Species of butterfly

Graphium junodi, the Junod's swordtail, is a butterfly in the family Papilionidae. It is found in Angola, the Democratic Republic of the Congo, Uganda, Tanzania, Mozambique and along the eastern border of Zimbabwe. The habitat consists of warm forests.

==Description==
Very nearly allied to Graphium polistratus and only differing from it in that the markings of the upper surface are greenish white, the basal spot of cellule 2 of the hindwing is large also beneath, the submarginal spots on the upperside of the hindwing and in cellules lb to 5 of the forewing are very small or absent; of the discal spots of the hindwing those of cellules 2 and 3 are completely absent, those of cellules 4 and 5 are small and the one in cellule 6 is rather large, rounded posteriorly. Delagoa Bay.
External images from Royal Museum for Central Africa

==Biology==
Adults are on wing from July to September and from January to April.

==Taxonomy==
Graphium junodi is a member of the antheus - clade Graphium antheus, Graphium colonna, Graphium evombar , Graphium kirbyi, Graphium junodi, Graphium polistratus, Graphium illyris, Graphium gudenusi).

Aurivillius in Seitz places junodi , nigrescens (policenoides), policenes, porthaon, sisenna and collona in the Policenes Group Subgroup 2 circumscribed Hindwing with a long, narrow tail of uniform width at vein 4. Frons black with white lateral margins. Wings above with green or greenish white markings. Cell of the forewing with 5 — 6 transverse bands or spots. Both wings with submarginal spots. Hindwing beneath with a so-called ornamental band, formed of red spots.
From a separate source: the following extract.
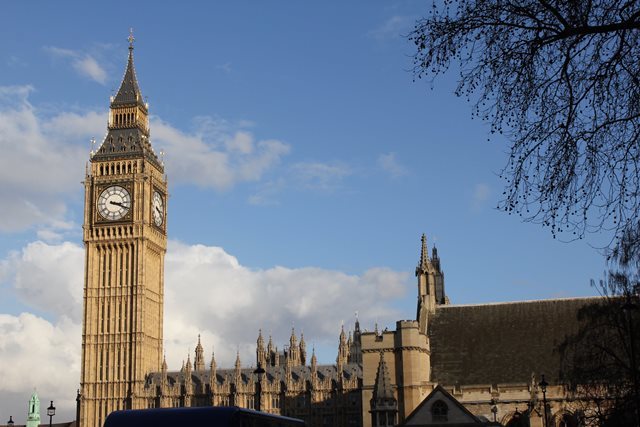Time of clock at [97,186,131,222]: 3:18
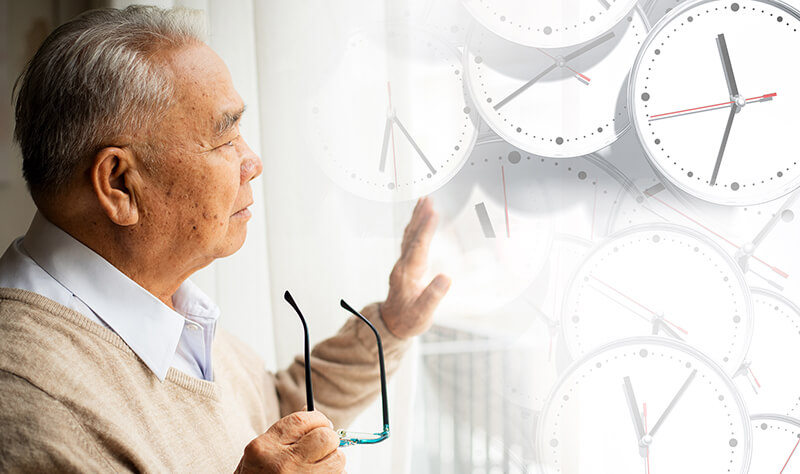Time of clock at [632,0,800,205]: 11:32
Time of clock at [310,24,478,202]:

Besides the markings already mentioned the forewing has a spot at the base of cellules 1 a and 1 b, an oblique transverse streak in the basal part of these cellules and 8 discal spots, one each in cellules 1 a — 6 and 8; the hindwing has a narrow transverse band at the base, a narrow median band which consists only of three spots
(in the cell and in cellules 2 and 7) and usually also 7 discal spots in cellules 1 c -7, of 'which, however, that in 1 c is red. The larva has four pairs of spines, one pair each on the 1., 2., 3. and penultimate segments. The pupa is very angularly widened at the beginning of the abdomen and has a long hump on the mesothorax. Subgroup 2.The apical fourth of the cell of the hindwing above unicolorous black without light spot. The cell of the forewing
with a light spot or dot at the costal margin close before the apex.

==Etymology==
The name honours Henri-Alexandre Junod.